Devenir à long terme des patients traités par rituximab dans le cadre d’une anémie hémolytique auto-immune à anticorps chauds : résultats d’une cohorte rétrospective multicentrique
- Anémie hémolytique auto-immune
- AHAI
- rituximab
- Anémie hémolytique autoimmune
- Rituximab
- Médicaments -- Efficacité
- Récidive (médecine)
- Anémie hémolytique auto-immune
- Rituximab
- Résultat thérapeutique
- Tolérance aux médicaments
- Récidive
- Langue : Français
- Discipline : Médecine interne
- Identifiant : 2025ULILM411
- Type de thèse : Doctorat de médecine
- Date de soutenance : 22/10/2025
Résumé en langue originale
Contexte : Les anémies hémolytiques auto-immunes à anticorps chauds (wAHAI) constituent une cause rare d’anémie acquise. Les wAHAI présentent un risque important de rechutes ainsi que de complications infectieuses et thrombotiques. Au cours des dernières décennies, le rituximab s’est progressivement imposé comme un traitement de choix de cette pathologie. Objectif : L’objectif principal de notre étude était d’évaluer l’efficacité à long terme du rituximab chez les patients adultes atteints de wAHAI. Les objectifs secondaires étaient d'identifier les facteurs associés à la réponse initiale ou aux rechutes et d’analyser la tolérance à long terme. Méthodes : il s’agit d’une étude rétrospective multicentrique régionale. Analyses par Kaplan-Meier et méthodes comparatives. Résultats : Nous avons analysé les données de 68 patients qui présentaient une wAHAI et avaient reçu du rituximab. Nous notons que 40% des patients ayant initialement répondu ont présenté au moins une rechute (médiane de 17 mois, [8, 25]).

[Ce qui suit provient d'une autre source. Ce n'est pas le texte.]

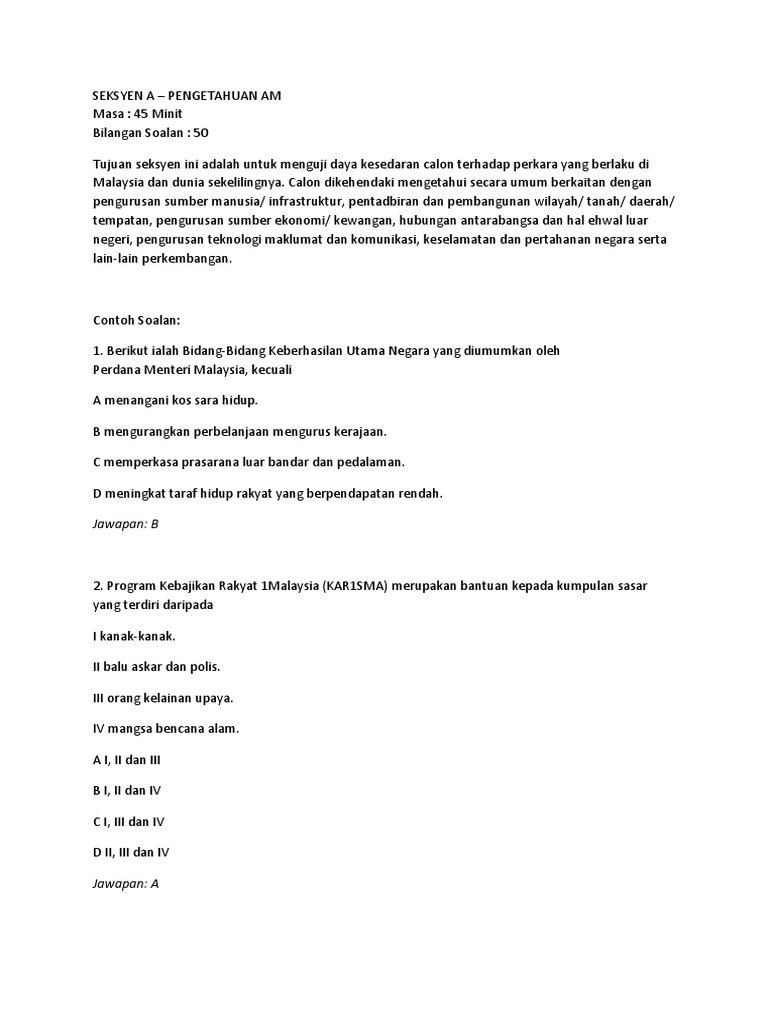 SEKSYEN A – PENGETAHUAN AM
Masa : 45 Minit
Bilangan Soalan : 50

Tujuan seksyen ini adalah untuk menguji daya kesedaran calon terhadap perkara yang berlaku di Malaysia dan dunia sekelilingnya. Calon dikehendaki mengetahui secara umum berkaitan dengan pengurusan sumber manusia/ infrastruktur, pentadbiran dan pembangunan wilayah/ tanah/ daerah/ tempatan, pengurusan sumber ekonomi/ kewangan, hubungan antarabangsa dan hal ehwal luar negeri, pengurusan teknologi maklumat dan komunikasi, keselamatan dan pertahanan negara serta lain-lain perkembangan.

Contoh Soalan:

1. Berikut ialah Bidang-Bidang Keberhasilan Utama Negara yang diumumkan oleh Perdana Menteri Malaysia, kecuali

A menangani kos sara hidup.

B mengurangkan perbelanjaan mengurus kerajaan.

C memperkasa prasarana luar bandar dan pedalaman.

D meningkat taraf hidup rakyat yang berpendapatan rendah.

Jawapan: B

2. Program Kebajikan Rakyat 1Malaysia (KAR1SMA) merupakan bantuan kepada kumpulan sasar yang terdiri daripada

I kanak-kanak.

II balu askar dan polis.

III orang kelainan upaya.

IV mangsa bencana alam.

A I, II dan III

B I, II dan IV

C I, III dan IV

D II, III dan IV

Jawapan: A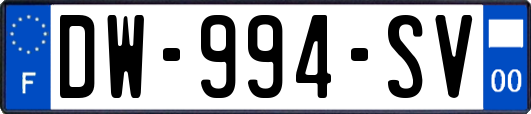 F
DW-994-SV
00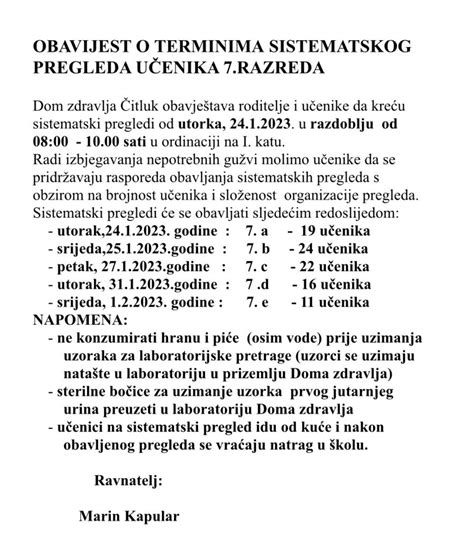 OBAVIJEST O TERMINIMA SISTEMATSKOG PREGLEDA UČENIKA 7.RAZREDA

Dom zdravlja Čitluk obavještava roditelje i učenike da kreću sistematski pregledi od utorka, 24.1.2023. u razdoblju od 08:00 - 10.00 sati u ordinaciji na I. katu.
Radi izbjegavanja nepotrebnih gužvi molimo učenike da se pridržavaju rasporeda obavljanja sistematskih pregleda s obzirom na brojnost učenika i složenost organizacije pregleda.
Sistematski pregledi će se obavljati sljedećim redoslijedom:
- utorak,24.1.2023. godine : 7. a - 19 učenika
- srijeda,25.1.2023.godine : 7. b - 24 učenika
- petak, 27.1.2023.godine : 7. c - 22 učenika
- utorak, 31.1.2023.godine : 7 .d - 16 učenika
- srijeda, 1.2.2023. godine : 7. e - 11 učenika
NAPOMENA:
- ne konzumirati hranu i piće (osim vode) prije uzimanja uzoraka za laboratorijske pretrage (uzorci se uzimaju natašte u laboratoriju u prizemlju Doma zdravlja)
- sterilne bočice za uzimanje uzorka prvog jutarnjeg urina preuzeti u laboratoriju Doma zdravlja
- učenici na sistematski pregled idu od kuće i nakon obavljenog pregleda se vraćaju natrag u školu.

Ravnatelj:

Marin Kapular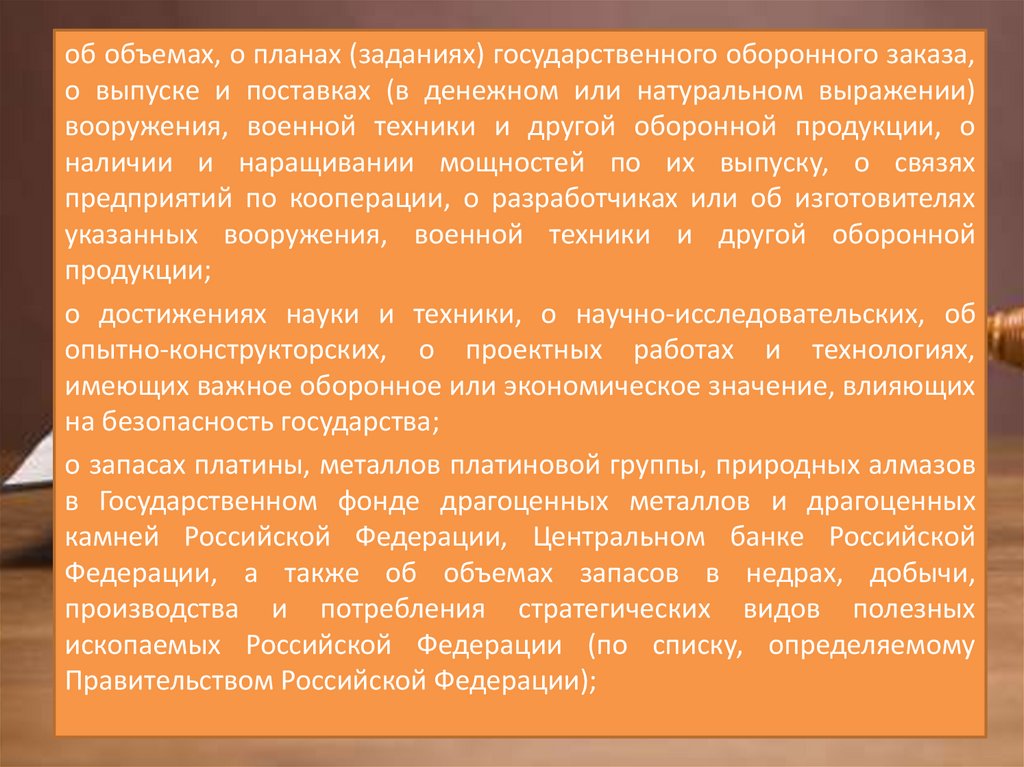 об объемах, о планах (заданиях) государственного оборонного заказа, о выпуске и поставках (в денежном или натуральном выражении) вооружения, военной техники и другой оборонной продукции, о наличии и наращивании мощностей по их выпуску, о связях предприятий по кооперации, о разработчиках или об изготовителях указанных вооружения, военной техники и другой оборонной продукции;

о достижениях науки и техники, о научно-исследовательских, об опытно-конструкторских, о проектных работах и технологиях, имеющих важное оборонное или экономическое значение, влияющих на безопасность государства;

о запасах платины, металлов платиновой группы, природных алмазов в Государственном фонде драгоценных металлов и драгоценных камней Российской Федерации, Центральном банке Российской Федерации, а также об объемах запасов в недрах, добычи, производства и потребления стратегических видов полезных ископаемых Российской Федерации (по списку, определяемому Правительством Российской Федерации);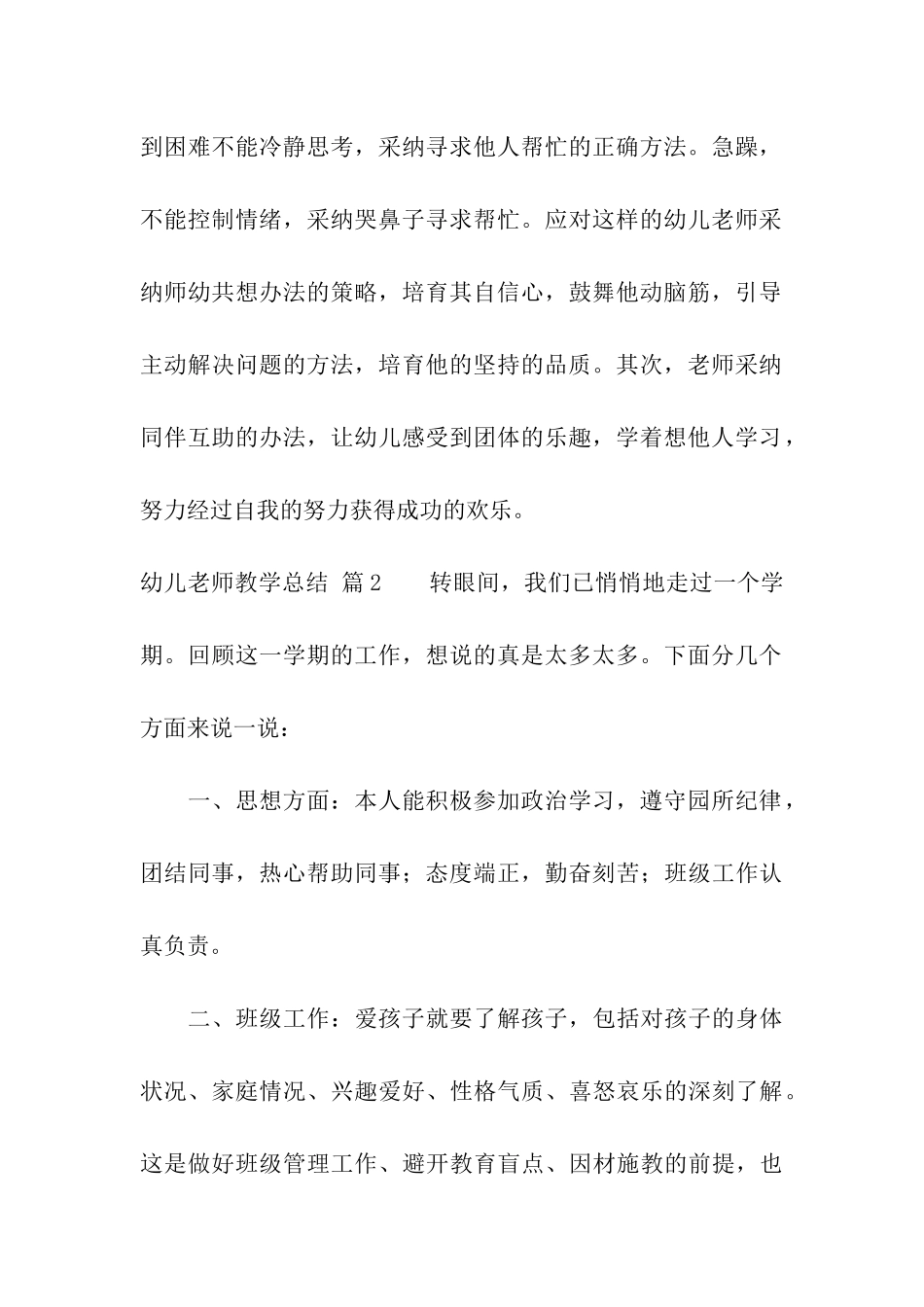 到困难不能冷静思考，采纳寻求他人帮忙的正确方法。急躁，不能控制情绪，采纳哭鼻子寻求帮忙。应对这样的幼儿老师采纳师幼共想办法的策略，培育其自信心，鼓舞他动脑筋，引导主动解决问题的方法，培育他的坚持的品质。其次，老师采纳同伴互助的办法，让幼儿感受到团体的乐趣，学着想他人学习，努力经过自我的努力获得成功的欢乐。

幼儿老师教学总结 篇2　　转眼间，我们已悄悄地走过一个学期。回顾这一学期的工作，想说的真是太多太多。下面分几个方面来说一说：

一、思想方面：本人能积极参加政治学习，遵守园所纪律，团结同事，热心帮助同事；态度端正，勤奋刻苦；班级工作认真负责。

二、班级工作：爱孩子就要了解孩子，包括对孩子的身体状况、家庭情况、兴趣爱好、性格气质、喜怒哀乐的深刻了解。这是做好班级管理工作、避开教育盲点、因材施教的前提，也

Dans notre cohorte, le taux d’infections rapporté était de 46% et le taux d’événements thrombo-emboliques veineux était de 18%. Dans les formes secondaires de wAHAI, il était noté des neutropénies < 1 G/L statistiquement plus fréquentes (31% vs 5,3%, p = 0,029) ainsi qu’une tendance non significative aux hypogammaglobulinémies < 5 g/L (38% vs 12% p = 0,051). Conclusion : Nous avons confirmé l’efficacité du rituximab dans le traitement des wAHAI et nous avons mis en lumière un taux de rechute non négligeable à long terme. Nous n’avons pas pu identifier de facteur fort associé à la réponse initiale ou au risque de rechute. Nous avons pu rapporter la fréquence des complications infectieuses et thrombotiques, ce qui amène à considérer une surveillance accrue des patients atteints de wAHAI et traités par rituximab.